でも、実は一番大変だったのは二人の女優だったんです。フィアンセであるエマは、スクリーンに登場してから5分ほどで死んでしまう。しかしその5分間で、主人公が彼女を思うあまりタイムトラベルに及ぶことを信じられなくてはならないんです。ですから、50人あまりの女優にオーディションを行い、シエナ・ギロリーを見つけたんです。マーラに関しましては、イーロイ族というのはニューヨークに住む全ての人種がかけ合わさったような国籍不明な人を求めていました。しかし、なかなか見つからず、撮影スタートから2週間ほど経った頃にキャスティング・ディレクターがサマンサ・マンバを見つけてきたんです。欧州で人気のポップ・スターだと聞いたときには、「ブリトニー・スピアーズみたいな娘だったらどうしよう?」と思ったんですが、脚本読みを行った時には皆が彼女に恋をしてましたよ。









Q.CG映像が素晴らしかったですね
——今回のCGでは、今まで使われたことの無い技術が使われています。時間の経過を描く部分では、出来るだけ自由にカメラを動かしながら見せていきたかったんです。これは大きなチャレンジでした。タイムマシンの周りで地殻変化が起きていくのも、画期的です。これらは、デジタル・ドメインが開発したソフトによるものです。

Q.モーロック人の襲撃場面が大迫力でしたが、あの場面に関してのエピソードやキャラクターについてお聞かせください。
——実はモーロックによるイーロイ狩の場面こそ、我々がこの映画のために最初に計画したものなんです。私が絵コンテをおこして、それでワーナーを説得したシークエンスなんですよ。
実は私の両親は生物学者でそうしたものを考える家系がありまして、モーロックはできるだけ人間に近くなおかついじられたデザインにはしたかったんです。最初に私がデザイン画を起こし、それをスタン・ウェンストン工房で模型を作り、最終的には顔の部分はアニマトロニクスで動かすスーツで撮影を行ったんです。目がこんなところにあるデザインですから、スーツ・アクターは前が見えない中で演技やアクションを行う大変な状況でした。撮影の大半は、2班監督のグレッグ・マイケルが行っていましたが、あれだけ恐ろしく見えたのは彼の技術と役者の演技の賜物です。

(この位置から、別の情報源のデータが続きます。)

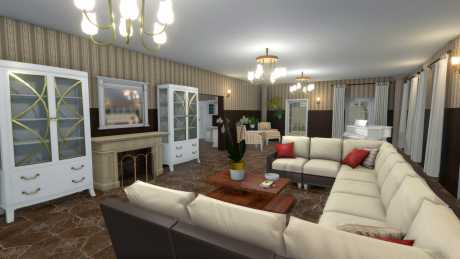 House Flipper - Luxury DLC: Screen zum Spiel House Flipper - Luxury DLC.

Q.80万年後の世界のアイデアはどこから得ましたか。また、人類は80万年後に実際どのようになってると思いますか。
——80万年後という数字は原作からとったものです。モーロックがイーロイを襲ってから砂に潜る撮影、は特殊効果チームが油圧により上下する板の上に砂をまいた装置を作り蟻地獄のような場面を撮ったんです。
イーロイは文化や知識を持っている種族であると捉えたかったんです。彼らを観た観客が、彼らは救われるべきだと思えるようにね。60年のジョージ・パル版『タイムマシン』のイーロイは、皆金髪、碧眼で脳が無さそうな殺されちゃってもしょうがない…って感じを受けたので、それは避けたかったんです。イーロイの棲家も、最初は美しい村にドーム型の住居というデザインでしたが、スティーブン・スピルバーグに見せたところ「とても綺麗だね。でも皆どこかで見たことがある。観たことの無いアイデアをだそうよ」って言われてね。彼はクレイジーなアイデアを出すことで有名だけど、「モーロックは地下に棲んでいるわけだから、イーロイの棲家は地面からなるべく離れたカゴの中に棲んでるようなイメージはどうかな」って。それをプロダクション・デザイナーのオリバー・ショールが持ち帰り、ツバメの巣のようなイメージを描いたんです。

Q.ジョージ・パル版の話が出ましたが、パル版にはどのような思いを抱いてますか?
——パル版の『タイム・マシン』は、私も含め本作のスタッフに熱心な支持者が多いです。そういったことから、ある意味で影響は受けていると思いますし、オマージュを捧げる意味で、マシンの椅子が床屋の椅子なのはパル版を踏襲してますし、パル版に出演していたアラン・ヤングがカメオ出演してます。ただ主役のガイ・ピアースが、パル版の主役であるロッド・テイラーと同じオーストラリア人だったのは、全くの偶然です。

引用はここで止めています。